[Data items]
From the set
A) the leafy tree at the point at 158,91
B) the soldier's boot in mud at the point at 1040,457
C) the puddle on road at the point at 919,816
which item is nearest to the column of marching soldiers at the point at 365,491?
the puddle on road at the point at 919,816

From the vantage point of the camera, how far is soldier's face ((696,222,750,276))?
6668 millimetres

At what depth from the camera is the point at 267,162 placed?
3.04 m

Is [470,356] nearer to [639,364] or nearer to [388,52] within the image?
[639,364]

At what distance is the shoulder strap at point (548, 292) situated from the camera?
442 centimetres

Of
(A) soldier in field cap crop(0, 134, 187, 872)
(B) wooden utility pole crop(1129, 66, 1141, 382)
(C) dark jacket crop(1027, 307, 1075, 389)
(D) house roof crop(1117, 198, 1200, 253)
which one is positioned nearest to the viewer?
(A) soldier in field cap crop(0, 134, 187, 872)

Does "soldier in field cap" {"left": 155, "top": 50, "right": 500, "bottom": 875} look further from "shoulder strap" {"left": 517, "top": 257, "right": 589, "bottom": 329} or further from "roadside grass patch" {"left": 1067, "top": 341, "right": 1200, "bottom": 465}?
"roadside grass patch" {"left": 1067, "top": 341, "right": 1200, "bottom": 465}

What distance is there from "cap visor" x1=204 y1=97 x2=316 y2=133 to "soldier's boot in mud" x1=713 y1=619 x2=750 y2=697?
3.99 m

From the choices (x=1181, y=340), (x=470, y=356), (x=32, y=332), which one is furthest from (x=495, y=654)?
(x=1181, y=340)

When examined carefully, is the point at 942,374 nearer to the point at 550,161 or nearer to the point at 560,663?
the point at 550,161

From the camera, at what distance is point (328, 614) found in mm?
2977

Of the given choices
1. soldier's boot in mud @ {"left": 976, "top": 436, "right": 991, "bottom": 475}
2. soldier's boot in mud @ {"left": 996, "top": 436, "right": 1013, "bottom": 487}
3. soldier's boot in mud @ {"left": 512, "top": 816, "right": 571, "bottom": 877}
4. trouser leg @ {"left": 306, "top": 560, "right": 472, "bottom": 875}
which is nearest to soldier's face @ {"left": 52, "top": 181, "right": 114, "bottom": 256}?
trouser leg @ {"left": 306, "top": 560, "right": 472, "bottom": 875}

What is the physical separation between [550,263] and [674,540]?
* * *
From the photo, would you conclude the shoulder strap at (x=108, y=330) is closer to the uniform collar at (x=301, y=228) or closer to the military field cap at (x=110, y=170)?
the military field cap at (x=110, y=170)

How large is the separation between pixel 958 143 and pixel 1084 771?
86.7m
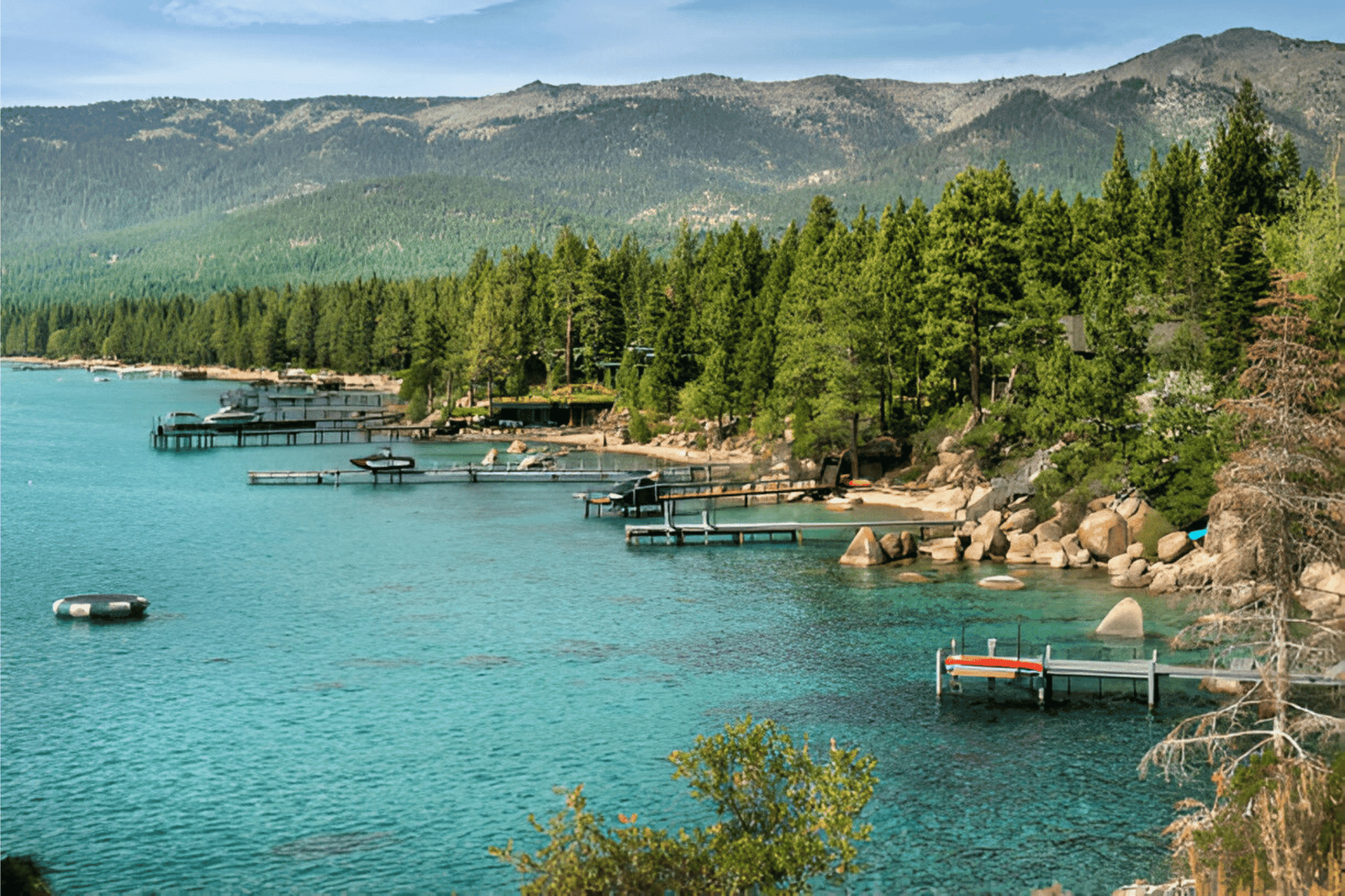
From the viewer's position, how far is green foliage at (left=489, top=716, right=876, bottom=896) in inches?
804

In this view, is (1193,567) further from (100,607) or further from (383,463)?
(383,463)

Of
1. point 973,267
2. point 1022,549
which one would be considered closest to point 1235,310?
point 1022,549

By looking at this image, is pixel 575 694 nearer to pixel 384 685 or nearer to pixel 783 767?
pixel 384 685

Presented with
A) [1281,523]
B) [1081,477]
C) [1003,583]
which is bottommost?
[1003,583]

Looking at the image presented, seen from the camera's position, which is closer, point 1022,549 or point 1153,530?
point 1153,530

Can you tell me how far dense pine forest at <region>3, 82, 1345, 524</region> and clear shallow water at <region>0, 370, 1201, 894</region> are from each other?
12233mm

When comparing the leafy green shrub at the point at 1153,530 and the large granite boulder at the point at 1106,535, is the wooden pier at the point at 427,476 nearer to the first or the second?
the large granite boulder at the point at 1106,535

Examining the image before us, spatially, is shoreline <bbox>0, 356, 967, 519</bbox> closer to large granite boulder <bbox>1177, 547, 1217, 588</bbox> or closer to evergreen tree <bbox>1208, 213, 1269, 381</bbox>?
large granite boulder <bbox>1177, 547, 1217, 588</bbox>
---
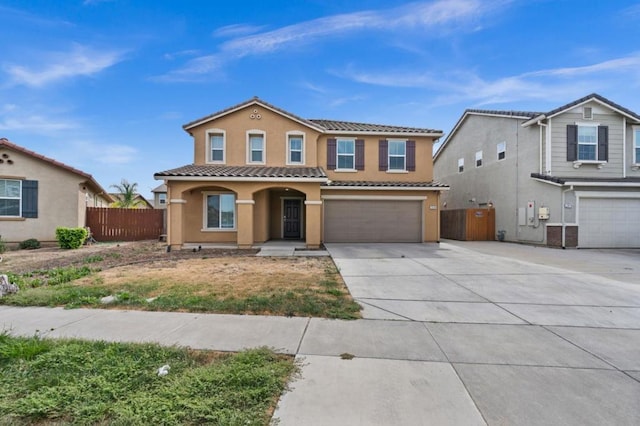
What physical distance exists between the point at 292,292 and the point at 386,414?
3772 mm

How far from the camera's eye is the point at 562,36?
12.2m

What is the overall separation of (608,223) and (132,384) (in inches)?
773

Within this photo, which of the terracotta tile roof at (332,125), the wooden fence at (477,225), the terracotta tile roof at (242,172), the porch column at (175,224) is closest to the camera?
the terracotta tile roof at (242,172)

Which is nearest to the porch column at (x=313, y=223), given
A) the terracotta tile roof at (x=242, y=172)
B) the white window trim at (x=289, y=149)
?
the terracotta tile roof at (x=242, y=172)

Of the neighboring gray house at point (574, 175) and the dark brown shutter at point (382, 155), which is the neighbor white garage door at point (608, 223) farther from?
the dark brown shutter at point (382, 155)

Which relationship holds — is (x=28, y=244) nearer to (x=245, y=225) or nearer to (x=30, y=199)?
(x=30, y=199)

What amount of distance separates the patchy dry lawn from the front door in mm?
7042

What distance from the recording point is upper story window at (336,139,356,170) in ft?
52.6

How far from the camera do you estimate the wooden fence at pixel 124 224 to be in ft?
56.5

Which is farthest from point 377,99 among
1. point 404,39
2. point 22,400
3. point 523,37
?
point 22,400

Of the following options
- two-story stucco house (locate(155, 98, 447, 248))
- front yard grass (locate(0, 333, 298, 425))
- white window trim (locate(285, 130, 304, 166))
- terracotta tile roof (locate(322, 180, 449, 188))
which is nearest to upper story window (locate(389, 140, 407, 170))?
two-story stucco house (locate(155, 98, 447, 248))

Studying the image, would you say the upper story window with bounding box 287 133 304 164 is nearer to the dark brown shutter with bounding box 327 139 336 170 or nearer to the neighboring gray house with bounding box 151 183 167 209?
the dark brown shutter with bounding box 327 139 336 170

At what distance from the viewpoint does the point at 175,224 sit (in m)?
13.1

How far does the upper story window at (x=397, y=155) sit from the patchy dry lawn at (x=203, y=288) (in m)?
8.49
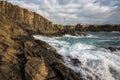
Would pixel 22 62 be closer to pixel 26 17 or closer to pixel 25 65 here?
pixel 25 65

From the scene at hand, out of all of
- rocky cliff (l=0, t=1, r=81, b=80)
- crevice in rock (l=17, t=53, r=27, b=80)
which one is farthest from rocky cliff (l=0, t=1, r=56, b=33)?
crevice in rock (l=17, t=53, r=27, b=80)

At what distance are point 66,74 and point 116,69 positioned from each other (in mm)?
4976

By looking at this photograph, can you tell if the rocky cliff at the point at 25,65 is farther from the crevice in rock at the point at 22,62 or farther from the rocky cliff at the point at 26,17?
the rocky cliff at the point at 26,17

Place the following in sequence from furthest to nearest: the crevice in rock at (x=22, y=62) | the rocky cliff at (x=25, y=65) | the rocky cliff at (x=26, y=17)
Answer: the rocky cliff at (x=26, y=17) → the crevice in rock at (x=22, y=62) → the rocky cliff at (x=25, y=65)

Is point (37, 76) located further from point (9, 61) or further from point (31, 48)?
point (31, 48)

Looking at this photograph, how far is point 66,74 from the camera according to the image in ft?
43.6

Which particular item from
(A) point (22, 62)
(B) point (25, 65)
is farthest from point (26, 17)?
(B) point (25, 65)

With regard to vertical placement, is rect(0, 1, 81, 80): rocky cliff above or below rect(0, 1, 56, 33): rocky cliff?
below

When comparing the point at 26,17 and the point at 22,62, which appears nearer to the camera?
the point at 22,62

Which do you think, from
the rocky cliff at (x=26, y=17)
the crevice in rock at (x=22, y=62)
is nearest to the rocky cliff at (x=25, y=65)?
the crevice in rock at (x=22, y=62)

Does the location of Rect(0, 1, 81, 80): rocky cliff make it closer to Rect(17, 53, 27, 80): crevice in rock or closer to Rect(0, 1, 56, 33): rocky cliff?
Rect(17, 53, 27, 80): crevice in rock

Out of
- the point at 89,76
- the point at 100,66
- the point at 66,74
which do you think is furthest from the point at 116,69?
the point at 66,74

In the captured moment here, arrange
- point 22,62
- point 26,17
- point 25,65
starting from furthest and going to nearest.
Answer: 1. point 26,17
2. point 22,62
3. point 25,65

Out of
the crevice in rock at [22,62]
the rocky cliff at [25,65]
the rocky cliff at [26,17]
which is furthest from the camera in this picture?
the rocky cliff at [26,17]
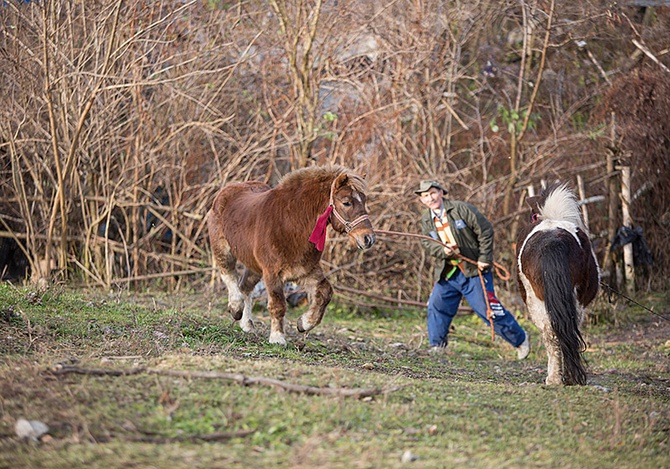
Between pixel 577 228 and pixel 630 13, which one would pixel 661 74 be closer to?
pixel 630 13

PROMPT |
Can you copy out, word for word, the stretch of entries that opens with the line containing "From the set" and closes with the line containing "What is the physical"?

EXERCISE ANSWER |
From the set
A) the leafy tree at the point at 158,91
B) the soldier's boot in mud at the point at 1040,457
C) the puddle on road at the point at 919,816
which item is nearest to the column of marching soldiers at the point at 365,491?
the puddle on road at the point at 919,816

From the vantage point of the camera, how far is soldier's face ((696,222,750,276))?
6668 millimetres

At what depth from the camera is the point at 267,162 placed?
3.04 m

Is [470,356] nearer to [639,364] or nearer to [388,52] within the image?
[639,364]

At what distance is the shoulder strap at point (548, 292) situated from the camera?
442 centimetres

Of
(A) soldier in field cap crop(0, 134, 187, 872)
(B) wooden utility pole crop(1129, 66, 1141, 382)
(C) dark jacket crop(1027, 307, 1075, 389)
(D) house roof crop(1117, 198, 1200, 253)
which one is positioned nearest to the viewer?
(A) soldier in field cap crop(0, 134, 187, 872)

Does "soldier in field cap" {"left": 155, "top": 50, "right": 500, "bottom": 875} look further from "shoulder strap" {"left": 517, "top": 257, "right": 589, "bottom": 329} or further from "roadside grass patch" {"left": 1067, "top": 341, "right": 1200, "bottom": 465}?
"roadside grass patch" {"left": 1067, "top": 341, "right": 1200, "bottom": 465}

What distance is there from "cap visor" x1=204 y1=97 x2=316 y2=133 to "soldier's boot in mud" x1=713 y1=619 x2=750 y2=697?
3.99 m

From the choices (x=1181, y=340), (x=470, y=356), (x=32, y=332), which one is furthest from (x=495, y=654)?
(x=1181, y=340)

When examined carefully, is the point at 942,374 nearer to the point at 550,161 or nearer to the point at 560,663?
the point at 550,161

From the camera, at what distance is point (328, 614) found in mm?
2977

Of the given choices
1. soldier's boot in mud @ {"left": 976, "top": 436, "right": 991, "bottom": 475}
2. soldier's boot in mud @ {"left": 996, "top": 436, "right": 1013, "bottom": 487}
3. soldier's boot in mud @ {"left": 512, "top": 816, "right": 571, "bottom": 877}
4. trouser leg @ {"left": 306, "top": 560, "right": 472, "bottom": 875}
which is nearest to soldier's face @ {"left": 52, "top": 181, "right": 114, "bottom": 256}?
trouser leg @ {"left": 306, "top": 560, "right": 472, "bottom": 875}

What is the physical separation between [550,263] and [674,540]?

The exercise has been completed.